Certain models in DATAmaestro are able to handle missing values, while other models are not. For example, clustering methods used by ISHM, like K-means, are not able to handle missing values. If any row of data has a missing value, even for just one variable, the row will need to be ignored by the algorithm. “Learning set is empty” is the message to indicate that all rows have been removed due to one or more missing values per row by the algorithm. If you have any variables with a high number of missing values, it is recommended to remove them or to use the “Fill missing values” tool under the “Transform” menu in DATAmaestro Analytics.

Calculation time

In DATAmaestro, the calculation time can vary depending on the number of records, number of input variables and the type of algorithm that is being used. For ISHM, for example, Subclu is significantly slower than K-means for larger data sets. If you have a large dataset, it is recommend to use K-means.
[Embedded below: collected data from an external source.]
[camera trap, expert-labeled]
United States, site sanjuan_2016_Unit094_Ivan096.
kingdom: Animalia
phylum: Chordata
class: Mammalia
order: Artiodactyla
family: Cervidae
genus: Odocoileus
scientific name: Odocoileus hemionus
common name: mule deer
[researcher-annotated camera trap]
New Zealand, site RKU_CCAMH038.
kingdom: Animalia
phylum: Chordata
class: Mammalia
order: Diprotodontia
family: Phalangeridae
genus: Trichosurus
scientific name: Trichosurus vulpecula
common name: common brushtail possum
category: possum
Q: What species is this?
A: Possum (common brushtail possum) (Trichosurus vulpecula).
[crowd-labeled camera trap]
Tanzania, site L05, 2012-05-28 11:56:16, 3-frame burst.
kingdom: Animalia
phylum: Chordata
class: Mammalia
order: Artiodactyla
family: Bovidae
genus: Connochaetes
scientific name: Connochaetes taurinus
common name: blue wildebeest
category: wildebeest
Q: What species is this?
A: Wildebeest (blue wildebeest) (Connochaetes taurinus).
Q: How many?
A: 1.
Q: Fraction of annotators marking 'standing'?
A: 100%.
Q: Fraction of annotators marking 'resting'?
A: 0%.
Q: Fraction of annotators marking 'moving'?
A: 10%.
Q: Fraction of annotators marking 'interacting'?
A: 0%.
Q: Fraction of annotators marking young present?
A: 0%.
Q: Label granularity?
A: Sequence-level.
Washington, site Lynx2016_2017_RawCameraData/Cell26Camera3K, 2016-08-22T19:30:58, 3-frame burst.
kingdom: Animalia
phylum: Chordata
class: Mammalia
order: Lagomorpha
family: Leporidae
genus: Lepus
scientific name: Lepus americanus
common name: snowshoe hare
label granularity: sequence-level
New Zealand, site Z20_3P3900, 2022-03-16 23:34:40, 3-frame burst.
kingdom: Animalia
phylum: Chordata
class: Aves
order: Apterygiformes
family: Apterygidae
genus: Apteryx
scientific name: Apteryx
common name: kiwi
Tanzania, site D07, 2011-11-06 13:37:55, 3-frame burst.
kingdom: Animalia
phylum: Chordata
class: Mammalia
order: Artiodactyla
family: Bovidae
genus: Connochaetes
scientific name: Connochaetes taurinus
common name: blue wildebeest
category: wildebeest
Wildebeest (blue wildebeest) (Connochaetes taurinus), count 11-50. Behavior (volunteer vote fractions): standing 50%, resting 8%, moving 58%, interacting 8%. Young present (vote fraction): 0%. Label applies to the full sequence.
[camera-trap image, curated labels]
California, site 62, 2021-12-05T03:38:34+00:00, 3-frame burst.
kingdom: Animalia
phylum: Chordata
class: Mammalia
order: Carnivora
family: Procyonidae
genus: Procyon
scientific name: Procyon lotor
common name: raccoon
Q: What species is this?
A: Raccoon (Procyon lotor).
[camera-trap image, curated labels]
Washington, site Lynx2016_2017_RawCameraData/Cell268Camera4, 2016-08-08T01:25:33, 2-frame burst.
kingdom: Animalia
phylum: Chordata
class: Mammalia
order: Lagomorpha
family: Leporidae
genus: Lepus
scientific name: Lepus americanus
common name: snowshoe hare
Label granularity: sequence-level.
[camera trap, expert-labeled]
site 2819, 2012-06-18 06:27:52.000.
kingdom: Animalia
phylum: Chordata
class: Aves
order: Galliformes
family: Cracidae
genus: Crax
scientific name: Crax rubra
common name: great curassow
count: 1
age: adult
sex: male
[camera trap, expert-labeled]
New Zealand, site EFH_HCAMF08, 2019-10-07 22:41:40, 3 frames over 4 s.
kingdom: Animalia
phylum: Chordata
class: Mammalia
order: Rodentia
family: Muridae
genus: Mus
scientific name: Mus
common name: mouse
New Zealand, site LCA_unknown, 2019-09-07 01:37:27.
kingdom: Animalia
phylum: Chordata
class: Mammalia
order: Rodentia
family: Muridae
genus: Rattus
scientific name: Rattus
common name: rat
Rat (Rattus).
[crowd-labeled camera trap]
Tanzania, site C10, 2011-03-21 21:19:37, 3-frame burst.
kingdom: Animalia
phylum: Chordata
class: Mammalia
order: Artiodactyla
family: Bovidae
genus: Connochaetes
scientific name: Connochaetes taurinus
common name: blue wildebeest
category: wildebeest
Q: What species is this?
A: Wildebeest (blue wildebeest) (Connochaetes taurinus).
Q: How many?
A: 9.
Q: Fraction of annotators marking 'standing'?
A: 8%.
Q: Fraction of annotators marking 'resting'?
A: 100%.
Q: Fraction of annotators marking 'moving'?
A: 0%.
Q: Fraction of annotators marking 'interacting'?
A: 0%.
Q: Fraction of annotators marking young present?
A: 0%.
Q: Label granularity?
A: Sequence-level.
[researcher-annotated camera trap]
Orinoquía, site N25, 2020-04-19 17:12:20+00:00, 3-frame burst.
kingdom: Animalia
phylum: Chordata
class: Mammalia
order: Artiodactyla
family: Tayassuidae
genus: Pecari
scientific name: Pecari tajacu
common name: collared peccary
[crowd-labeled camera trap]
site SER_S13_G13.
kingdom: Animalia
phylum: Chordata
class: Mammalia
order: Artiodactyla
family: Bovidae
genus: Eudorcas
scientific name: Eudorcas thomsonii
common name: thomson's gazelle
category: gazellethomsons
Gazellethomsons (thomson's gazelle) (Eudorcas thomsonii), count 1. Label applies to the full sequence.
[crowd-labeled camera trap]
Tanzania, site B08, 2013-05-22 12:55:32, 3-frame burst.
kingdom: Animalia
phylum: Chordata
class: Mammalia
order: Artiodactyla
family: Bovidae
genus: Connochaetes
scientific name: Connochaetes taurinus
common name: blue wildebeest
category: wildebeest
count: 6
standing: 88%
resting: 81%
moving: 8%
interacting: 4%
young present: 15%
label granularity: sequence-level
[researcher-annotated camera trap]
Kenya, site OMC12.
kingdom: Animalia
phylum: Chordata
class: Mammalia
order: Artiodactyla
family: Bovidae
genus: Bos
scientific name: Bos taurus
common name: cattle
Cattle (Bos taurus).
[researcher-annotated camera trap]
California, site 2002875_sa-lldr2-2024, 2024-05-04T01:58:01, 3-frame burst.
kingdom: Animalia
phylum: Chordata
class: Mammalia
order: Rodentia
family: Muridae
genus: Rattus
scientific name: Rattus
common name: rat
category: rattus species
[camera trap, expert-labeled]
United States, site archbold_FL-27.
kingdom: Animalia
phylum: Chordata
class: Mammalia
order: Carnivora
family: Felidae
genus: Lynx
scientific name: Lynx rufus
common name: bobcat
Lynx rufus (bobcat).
To launch this model tool, select Models > ISHM from the menu.

Create an ISHM Analysis

The parameters for this method are defined on two tabs at the top of the page: Properties and Advanced tabs.

On the Properties tab: 

  1. Select a Datasource from the list (if applicable).
  2. Enter Model Name
  3. Select a Learning set from the list. In ISHM the learning set if a set of healthy mode operational observations. It maps the system operating range.Use a visualization tool to define the healthy record set. 
  4. Select a Testing set from the list. The test set should contain all types of records (healthy and non healthy). Once the system detects that the record is out of the healthy mapping clusters it calculated a distance and find which are the cause variables. 
  5. Select Model type,options Kmeans or Subclu.
  6. If Model Type Kmeans:
    1. Enter Number of Clusters, default value: 5.
    2. Enter Maximum number of iterations (Default value: 100). For more information, see Maximum number of iterations
  7. If Model Type Subclu:
    1. Enter Epsilon (Default value: 1). For more information, see Epsilon
    2. Enter Minimum number of points per cluster (Default value: 10). For more information, see Minimum number of points per cluster
    3. Enter Min cluster Dimensions, default value: 1. For more information, see Min cluster Dimensions.
    4. Enter Number of nearest points, default value: 1. For more information, see Number of nearest points.
  8. Enter a Variable prefix. 
  9. Enter a Distance variable name, default: ISHM-distance. 
  10. Enter Number of Causes, default value: 3. For more information, see Number of causes
  11. If Model Type IMS:
    1. Enter Epsilon (Default value: 0.1). Epsilon is the maximal distance for a point to be in a cluster. A larger value tends to lead to a lower number of clusters.
  12. Enter a Variable prefix. 
  13. Enter a Distance variable name, default: ISHM-distance. 
  14. Enter Number of Causes, default value: 3. For more information, see Number of causes
  15. Select an Variable Set, if required. 
  16. Select variable(s) from the list for the Input.
  17. Select variable(s) from the list for the Cond (as Condition).
  18. Select a variable from the list as an Index
  19. Click Save.

On the Advanced tab: 

  1. Enter a Conditional class count, default 3 based on: cause frequency, cause importance or both frequency and importance. 
  2. Select Temporal Units, for Trends, options: Excel time, Mac excel time, Unix time (ms) or Unix time (s). 
  3. Select a Cluster Standardisation
    1. Normalize: transform the variable to have a max of 1 and a min of 0. The value is calculated with: scaled(x) = (x - min)/(max - min) where the min and max values are based on the learning data set.
    2. Standardize: transform the variable to have a mean of 0 and a standard deviation of 1. The value is calculated with: scaled(x) = (x - µ)/(STDEV) where the average (µ) and standard deviation (STDEV) values are calculated on the learning data set.
  4. Select Keep Predict Output
    1. Keep all: it keeps all predicted output variables namely, ISHM-actual, ISHM-predict, ISHM-predict-high and ISHM-predict-low.
    2. Remove predict: it removes the output variables ISHM-predict, which is the average between ISHM-predict-high and ISHM-predict-low. 
    3. Remove predict and actual: it removes the output variables ISHM-predict and ISHM-actual, which is the input value of the variable.